Wien, 29. Mai 2015 – Im Rahmen eines Business Breakfast, der Agentur Ecker & Partner in Kooperation mit der Österreichischen Public Affairs Vereinigung (ÖPAV), diskutierte Doug Pinkham, Präsident des Public Affairs Council, mit zahlreichen Gästen über die Aufgabe von Public Affairs in Zeiten der Krise. „Transparente und konsistente Kommunikation sind hier der absolute Schlüssel zum Erfolg“ so das Resümee des Experten.

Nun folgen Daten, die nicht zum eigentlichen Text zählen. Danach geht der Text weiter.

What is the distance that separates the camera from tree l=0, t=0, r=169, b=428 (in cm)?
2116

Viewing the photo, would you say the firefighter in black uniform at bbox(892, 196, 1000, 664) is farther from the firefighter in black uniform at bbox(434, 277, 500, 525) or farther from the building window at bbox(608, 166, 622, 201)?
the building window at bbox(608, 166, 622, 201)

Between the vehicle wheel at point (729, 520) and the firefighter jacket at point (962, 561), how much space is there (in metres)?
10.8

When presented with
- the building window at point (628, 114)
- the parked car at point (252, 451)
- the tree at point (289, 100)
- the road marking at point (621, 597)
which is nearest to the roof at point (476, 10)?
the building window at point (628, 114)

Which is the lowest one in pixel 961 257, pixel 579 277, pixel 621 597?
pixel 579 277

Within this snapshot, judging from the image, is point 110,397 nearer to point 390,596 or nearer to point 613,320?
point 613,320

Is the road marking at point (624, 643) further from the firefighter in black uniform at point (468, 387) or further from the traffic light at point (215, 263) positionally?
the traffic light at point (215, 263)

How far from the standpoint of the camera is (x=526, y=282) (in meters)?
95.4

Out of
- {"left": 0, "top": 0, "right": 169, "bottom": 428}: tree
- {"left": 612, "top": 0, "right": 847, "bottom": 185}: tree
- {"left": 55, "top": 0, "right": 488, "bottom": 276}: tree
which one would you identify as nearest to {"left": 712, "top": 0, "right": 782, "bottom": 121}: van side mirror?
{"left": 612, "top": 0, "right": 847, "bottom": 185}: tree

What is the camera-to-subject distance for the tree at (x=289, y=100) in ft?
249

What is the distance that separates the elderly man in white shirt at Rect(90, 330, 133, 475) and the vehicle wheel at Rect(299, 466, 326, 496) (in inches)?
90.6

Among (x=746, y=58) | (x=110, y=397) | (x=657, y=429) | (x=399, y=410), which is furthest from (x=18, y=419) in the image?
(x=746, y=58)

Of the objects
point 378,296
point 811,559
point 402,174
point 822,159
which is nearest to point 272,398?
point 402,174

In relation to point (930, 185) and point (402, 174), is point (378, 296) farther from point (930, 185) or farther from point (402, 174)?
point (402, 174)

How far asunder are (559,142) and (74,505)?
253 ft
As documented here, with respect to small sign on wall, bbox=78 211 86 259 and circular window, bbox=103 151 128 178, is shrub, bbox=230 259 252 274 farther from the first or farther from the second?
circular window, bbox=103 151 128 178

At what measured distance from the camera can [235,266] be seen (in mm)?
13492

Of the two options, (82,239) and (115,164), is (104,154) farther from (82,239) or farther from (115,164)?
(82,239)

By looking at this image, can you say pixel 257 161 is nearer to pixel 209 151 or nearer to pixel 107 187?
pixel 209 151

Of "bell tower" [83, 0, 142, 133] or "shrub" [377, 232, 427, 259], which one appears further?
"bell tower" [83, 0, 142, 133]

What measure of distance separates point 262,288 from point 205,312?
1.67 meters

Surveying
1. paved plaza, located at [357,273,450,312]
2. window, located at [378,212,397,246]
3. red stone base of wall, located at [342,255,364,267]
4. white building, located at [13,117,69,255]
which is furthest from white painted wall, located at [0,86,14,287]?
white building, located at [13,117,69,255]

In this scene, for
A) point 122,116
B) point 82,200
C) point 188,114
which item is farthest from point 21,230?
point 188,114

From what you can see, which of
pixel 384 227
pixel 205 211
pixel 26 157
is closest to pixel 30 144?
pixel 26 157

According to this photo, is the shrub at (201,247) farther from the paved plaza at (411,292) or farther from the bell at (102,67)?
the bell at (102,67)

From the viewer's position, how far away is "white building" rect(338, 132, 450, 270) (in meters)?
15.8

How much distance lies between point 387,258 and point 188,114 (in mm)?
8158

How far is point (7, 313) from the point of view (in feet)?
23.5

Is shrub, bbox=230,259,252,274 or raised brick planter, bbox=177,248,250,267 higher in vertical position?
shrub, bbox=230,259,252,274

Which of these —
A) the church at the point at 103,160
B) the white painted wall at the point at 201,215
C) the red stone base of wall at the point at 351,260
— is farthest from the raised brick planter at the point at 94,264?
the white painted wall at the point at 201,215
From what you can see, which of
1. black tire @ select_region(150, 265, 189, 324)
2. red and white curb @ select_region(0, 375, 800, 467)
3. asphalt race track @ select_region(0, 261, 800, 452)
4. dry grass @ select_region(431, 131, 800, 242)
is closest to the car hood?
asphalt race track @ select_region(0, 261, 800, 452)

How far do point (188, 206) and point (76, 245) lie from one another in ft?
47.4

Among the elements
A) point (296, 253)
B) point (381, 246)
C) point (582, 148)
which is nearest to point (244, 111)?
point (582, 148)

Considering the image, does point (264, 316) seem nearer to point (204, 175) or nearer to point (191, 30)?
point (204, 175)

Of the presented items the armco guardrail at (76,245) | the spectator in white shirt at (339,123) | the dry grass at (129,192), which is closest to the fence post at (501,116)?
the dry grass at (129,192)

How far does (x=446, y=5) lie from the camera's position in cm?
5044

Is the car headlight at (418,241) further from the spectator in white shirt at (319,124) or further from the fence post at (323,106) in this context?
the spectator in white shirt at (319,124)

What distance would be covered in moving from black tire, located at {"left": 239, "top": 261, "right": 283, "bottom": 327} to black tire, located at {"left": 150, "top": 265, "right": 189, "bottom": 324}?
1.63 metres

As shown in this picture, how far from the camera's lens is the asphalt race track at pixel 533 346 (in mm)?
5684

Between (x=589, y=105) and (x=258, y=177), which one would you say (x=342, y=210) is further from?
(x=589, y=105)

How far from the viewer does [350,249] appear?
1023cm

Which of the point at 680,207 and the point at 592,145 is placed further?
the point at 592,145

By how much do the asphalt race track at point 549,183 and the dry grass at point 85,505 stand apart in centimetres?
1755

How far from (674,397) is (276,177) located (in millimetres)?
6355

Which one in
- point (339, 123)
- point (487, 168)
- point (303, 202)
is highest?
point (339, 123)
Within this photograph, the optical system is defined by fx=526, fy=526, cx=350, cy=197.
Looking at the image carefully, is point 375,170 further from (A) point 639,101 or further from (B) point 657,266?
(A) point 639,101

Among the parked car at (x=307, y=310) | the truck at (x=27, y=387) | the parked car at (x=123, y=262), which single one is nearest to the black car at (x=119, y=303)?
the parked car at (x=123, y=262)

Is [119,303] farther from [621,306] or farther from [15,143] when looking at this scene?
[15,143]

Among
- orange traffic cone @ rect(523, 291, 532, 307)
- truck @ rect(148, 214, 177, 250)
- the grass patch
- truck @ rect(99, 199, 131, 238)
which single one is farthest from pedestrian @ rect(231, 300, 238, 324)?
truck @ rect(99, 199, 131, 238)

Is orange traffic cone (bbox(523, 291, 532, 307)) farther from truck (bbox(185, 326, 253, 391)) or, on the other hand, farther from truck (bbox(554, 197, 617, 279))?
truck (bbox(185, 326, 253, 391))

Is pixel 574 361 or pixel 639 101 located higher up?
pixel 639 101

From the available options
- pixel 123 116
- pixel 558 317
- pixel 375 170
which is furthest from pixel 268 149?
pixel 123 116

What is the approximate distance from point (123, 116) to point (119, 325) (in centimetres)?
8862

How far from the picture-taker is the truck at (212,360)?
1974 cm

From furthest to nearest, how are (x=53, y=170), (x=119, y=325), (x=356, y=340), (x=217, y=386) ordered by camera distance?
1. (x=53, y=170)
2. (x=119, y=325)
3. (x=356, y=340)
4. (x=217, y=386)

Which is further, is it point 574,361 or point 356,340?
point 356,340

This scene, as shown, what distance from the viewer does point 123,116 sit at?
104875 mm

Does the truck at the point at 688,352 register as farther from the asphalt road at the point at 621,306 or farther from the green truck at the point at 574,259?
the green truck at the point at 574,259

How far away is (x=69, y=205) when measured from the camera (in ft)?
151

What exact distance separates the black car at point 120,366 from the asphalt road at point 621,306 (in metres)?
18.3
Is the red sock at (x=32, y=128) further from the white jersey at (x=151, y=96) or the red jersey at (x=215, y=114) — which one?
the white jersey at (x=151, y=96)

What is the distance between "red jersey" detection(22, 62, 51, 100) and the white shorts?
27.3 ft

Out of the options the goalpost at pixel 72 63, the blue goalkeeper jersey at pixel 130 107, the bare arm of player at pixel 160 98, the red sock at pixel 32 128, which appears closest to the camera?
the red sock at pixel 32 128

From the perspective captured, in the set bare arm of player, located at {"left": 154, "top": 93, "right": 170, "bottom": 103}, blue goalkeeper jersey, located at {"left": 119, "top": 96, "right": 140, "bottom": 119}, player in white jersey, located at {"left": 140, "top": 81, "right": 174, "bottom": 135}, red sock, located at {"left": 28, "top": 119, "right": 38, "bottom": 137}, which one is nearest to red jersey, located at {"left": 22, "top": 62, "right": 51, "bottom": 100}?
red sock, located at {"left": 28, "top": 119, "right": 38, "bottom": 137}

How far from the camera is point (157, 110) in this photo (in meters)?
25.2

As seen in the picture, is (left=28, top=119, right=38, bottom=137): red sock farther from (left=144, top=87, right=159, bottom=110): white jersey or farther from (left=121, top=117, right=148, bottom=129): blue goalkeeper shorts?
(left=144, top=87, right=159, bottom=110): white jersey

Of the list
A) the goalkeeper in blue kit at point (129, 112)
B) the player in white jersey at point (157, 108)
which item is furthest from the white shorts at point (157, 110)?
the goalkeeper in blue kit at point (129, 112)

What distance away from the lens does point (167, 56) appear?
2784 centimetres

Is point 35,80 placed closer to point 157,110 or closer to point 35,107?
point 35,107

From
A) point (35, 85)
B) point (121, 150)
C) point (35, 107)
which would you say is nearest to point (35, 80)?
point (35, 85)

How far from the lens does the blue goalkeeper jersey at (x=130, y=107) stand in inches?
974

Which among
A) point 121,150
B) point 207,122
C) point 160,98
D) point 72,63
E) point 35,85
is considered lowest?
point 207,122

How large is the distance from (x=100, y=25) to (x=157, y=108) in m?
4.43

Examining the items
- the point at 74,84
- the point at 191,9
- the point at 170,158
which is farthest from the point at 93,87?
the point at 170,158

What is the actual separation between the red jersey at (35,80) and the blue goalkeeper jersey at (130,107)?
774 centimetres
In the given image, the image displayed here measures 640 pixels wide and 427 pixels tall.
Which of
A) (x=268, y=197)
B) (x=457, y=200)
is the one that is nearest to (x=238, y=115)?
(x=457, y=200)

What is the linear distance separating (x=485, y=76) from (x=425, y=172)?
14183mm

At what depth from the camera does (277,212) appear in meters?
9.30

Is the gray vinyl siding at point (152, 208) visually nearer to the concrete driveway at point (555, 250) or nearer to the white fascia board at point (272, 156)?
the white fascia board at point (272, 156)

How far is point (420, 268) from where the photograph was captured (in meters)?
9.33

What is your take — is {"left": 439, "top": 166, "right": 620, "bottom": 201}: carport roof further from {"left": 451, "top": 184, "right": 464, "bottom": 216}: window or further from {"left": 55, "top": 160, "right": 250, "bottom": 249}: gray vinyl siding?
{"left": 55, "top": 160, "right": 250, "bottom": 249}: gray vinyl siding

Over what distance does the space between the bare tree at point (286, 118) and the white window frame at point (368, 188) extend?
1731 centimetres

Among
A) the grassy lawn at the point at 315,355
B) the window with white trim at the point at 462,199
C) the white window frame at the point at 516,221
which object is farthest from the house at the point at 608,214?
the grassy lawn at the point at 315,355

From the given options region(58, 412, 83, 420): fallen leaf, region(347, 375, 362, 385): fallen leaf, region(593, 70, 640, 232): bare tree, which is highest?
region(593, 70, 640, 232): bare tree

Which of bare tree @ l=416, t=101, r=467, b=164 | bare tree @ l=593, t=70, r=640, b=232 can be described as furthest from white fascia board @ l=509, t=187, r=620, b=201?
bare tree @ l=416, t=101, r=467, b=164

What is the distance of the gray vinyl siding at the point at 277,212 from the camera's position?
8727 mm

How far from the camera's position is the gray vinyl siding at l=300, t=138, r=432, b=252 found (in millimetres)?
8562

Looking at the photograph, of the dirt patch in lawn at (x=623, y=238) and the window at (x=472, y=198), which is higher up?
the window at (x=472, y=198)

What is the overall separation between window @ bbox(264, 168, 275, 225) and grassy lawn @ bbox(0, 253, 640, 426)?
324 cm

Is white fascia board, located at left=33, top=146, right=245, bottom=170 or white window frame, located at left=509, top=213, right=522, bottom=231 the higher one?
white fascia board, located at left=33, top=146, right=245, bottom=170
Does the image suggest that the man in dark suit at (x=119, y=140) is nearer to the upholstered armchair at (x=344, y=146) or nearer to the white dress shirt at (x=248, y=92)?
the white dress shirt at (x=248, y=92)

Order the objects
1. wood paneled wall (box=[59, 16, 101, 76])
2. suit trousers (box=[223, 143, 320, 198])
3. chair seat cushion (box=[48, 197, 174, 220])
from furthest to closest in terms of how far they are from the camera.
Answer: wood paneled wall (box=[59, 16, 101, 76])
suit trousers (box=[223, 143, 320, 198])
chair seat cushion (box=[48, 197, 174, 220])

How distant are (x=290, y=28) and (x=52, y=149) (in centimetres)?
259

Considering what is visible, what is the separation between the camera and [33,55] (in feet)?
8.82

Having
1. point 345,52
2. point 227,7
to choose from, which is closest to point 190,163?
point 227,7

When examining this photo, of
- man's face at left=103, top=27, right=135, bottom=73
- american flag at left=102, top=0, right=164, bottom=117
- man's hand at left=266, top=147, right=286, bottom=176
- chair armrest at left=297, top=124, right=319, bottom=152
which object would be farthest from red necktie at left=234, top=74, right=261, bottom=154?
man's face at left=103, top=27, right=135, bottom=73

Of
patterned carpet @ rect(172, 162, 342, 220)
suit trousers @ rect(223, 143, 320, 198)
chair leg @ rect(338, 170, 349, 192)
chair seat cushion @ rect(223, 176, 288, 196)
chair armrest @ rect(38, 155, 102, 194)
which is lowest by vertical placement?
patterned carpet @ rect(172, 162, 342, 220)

„Es ist nicht so tragisch, wie es auf den ersten Blick aussieht.“
Zu Beginn präsentierte der Fachmann für Public Affairs eine Umfrage unter hoch entwickelten Industriestaaten. Diese kommt zum Ergebnis, dass die Bevölkerung Chancen und finanzielle Möglichkeiten der zukünftigen Generation pessimistisch bewertet. Allgemeine Fakten jedoch, wie z.B. der Fortschritt der Demokratisierung oder der einfachere Zugang zu Bildung und Informationen, zeichnen ein positiveres Bild. Grund für diese Fehleinschätzung ist die eigene Wahrnehmung der Umwelt, die in den meisten Fällen nicht mit der tatsächlichen Realität übereinstimmt. Diese Verzerrung durch sogenannte „Krisenbeschleuniger“ – wie zunehmende Informationsflut oder steigende Komplexität von Politik und Wirtschaft – schafft Unsicherheit und führt zu mangelndem Vertrauen innerhalb der Gesellschaft. Schlussendlich erscheinen dadurch Krisen weitreichender und tragischer als sie tatsächlich sind.

Charakteristika führender Public Affairs Unternehmen
Wie kann nun erfolgreiche Public Affairs Arbeit in Zeiten von Krisen aussehen? Folgende Punkte sind laut Pinkham dafür ausschlaggebend:
• Topmanagements und Mitarbeiter mit einbeziehen
• Kommunikations- und Public Affairs-Verantwortliche müssen eng zusammenarbeiten und Themen aufeinander abstimmen
• Entscheidungs- und Evaluationsmethoden sollen geschaffen werden
• Aufbau und Pflege von externen Beziehungen um Bündnisse zu kreieren
• transparente Kommunikation nach innen und außen
• regelmäßige Evaluierung des öffentlichen Images

Doug Pinkham kommt abschließend zu folgendem Conclusio: „Public Affairs ist für uns die Beobachtung des Geschäftsumfeldes und ist untrennbar mit transparenter Kommunikation und konsistenten Botschaften verbunden. Denn die Öffentlichkeit findet früher oder später heraus, wenn man nicht die Wahrheit spricht.“

Der spannenden Diskussion im Anschluss folgten u.a. Oliver Dworak (Agenda), Markus Eder (Casinos Austria), Karl Jurka (Jurka P.S.A.), Marie-Agnes Arlt (Kunz Schima Wallentin), Peter Köppel (Mastermind), Bernhard Zink (Mastermind), Elisa Schornsteiner (Pfizer), Gisela Kirchler-Lidy (Sozialministerium), Hanna Schober (Special Public Affairs), Angelika Gasser (Umweltbundesamt), Monique A. Göschl (VAP), Rudolf Diewald (Verband der Versicherungsunternehmen Österreichs).